Our day started with a lovely breakfast at Ananda before heading out on the bus to the Glass House on the Ganges. We were honored to experience a Ganga Puga, which is a sacred ritual to ask the river for purification and protection. The spiritual leader offered each of us a sacred thread to wear around our wrist as a symbol of protection and a way to commemorate the moment. We enjoyed a cup of tea in the Glass House and then headed out to visit a water project funded through Earth Month candle proceeds.
The water project was in a small village outside Rishikesh and was funded by Save the Childhood Foundation – the organization we met on our first day. The project is being done at a school of over 100 children that previously needed to haul their own drinking water on a 1.2 mile walk to their remote school at the base of a rocky path.
They now have a 2,000 liter water tank fed by a small stream up the mountain. Another tank and toilets will be installed so that the school has sanitation and the kitchen has water available for cooking and cleaning. In these small remote villages water is power, so it’s actually a very delicate endeavor to support a water project like this. For this reason, we were not able to take pictures and don’t have any photos to share at this time, but expect to have some at a later date to show everyone this wonderful project. The project is so new, that today was actually the first day the children enjoyed clean water from the new water tank.
The group was overjoyed to see these children’s happy faces. They greeted us by saying “Good Morning teacher” and smiling in a sort of bashful manner. These children had rarely, if ever seen foreigners so the chance to visit them was truly a privilege for us. It was such a wonderful opportunity to see firsthand the results of Earth Month and a Greengrants/Save the Childhood Foundation project.

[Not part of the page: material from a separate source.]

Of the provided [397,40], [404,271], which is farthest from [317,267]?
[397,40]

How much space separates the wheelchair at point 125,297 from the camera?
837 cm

Next we headed back to the Glass House for a beautiful lunch and sweeping views of the Ganges. Some from our group even took a cleansing dip in the river after lunch. What an experience to see our group immerse themselves in what the Hindu religion considers the holiest of rivers.
On the way back to Ananda we got a dose of the quintessential Indian experience. We were held up in traffic for over an hour due to a landslide on the mountain. We watched and waited as cars lined up and crews shoveled away the fallen debris. The group remained in good spirits, making jokes and feeling as though an incident like this only makes our India experience more authentic. According to Tom Petrillo, “we’re a bus full of flexible people.”
With our idle time we had an imprompu Ayurvedic nutrition lesson with Marc on the bus which was enjoyed by all.
Today was the most important day of our trip and the reason we came to India. We were able to see a water project that resulted from Aveda’s Earth Month fundraising and the dedication of our trip winners. The children’s faces made everything worthwhile – even a landslide couldn’t crush all the joy we were filled with from this day.
*Technology is not being our friend tonight and is not allowing us to upload photos. We’ll try to post them tomorrow and cross our fingers that our internet connection is better!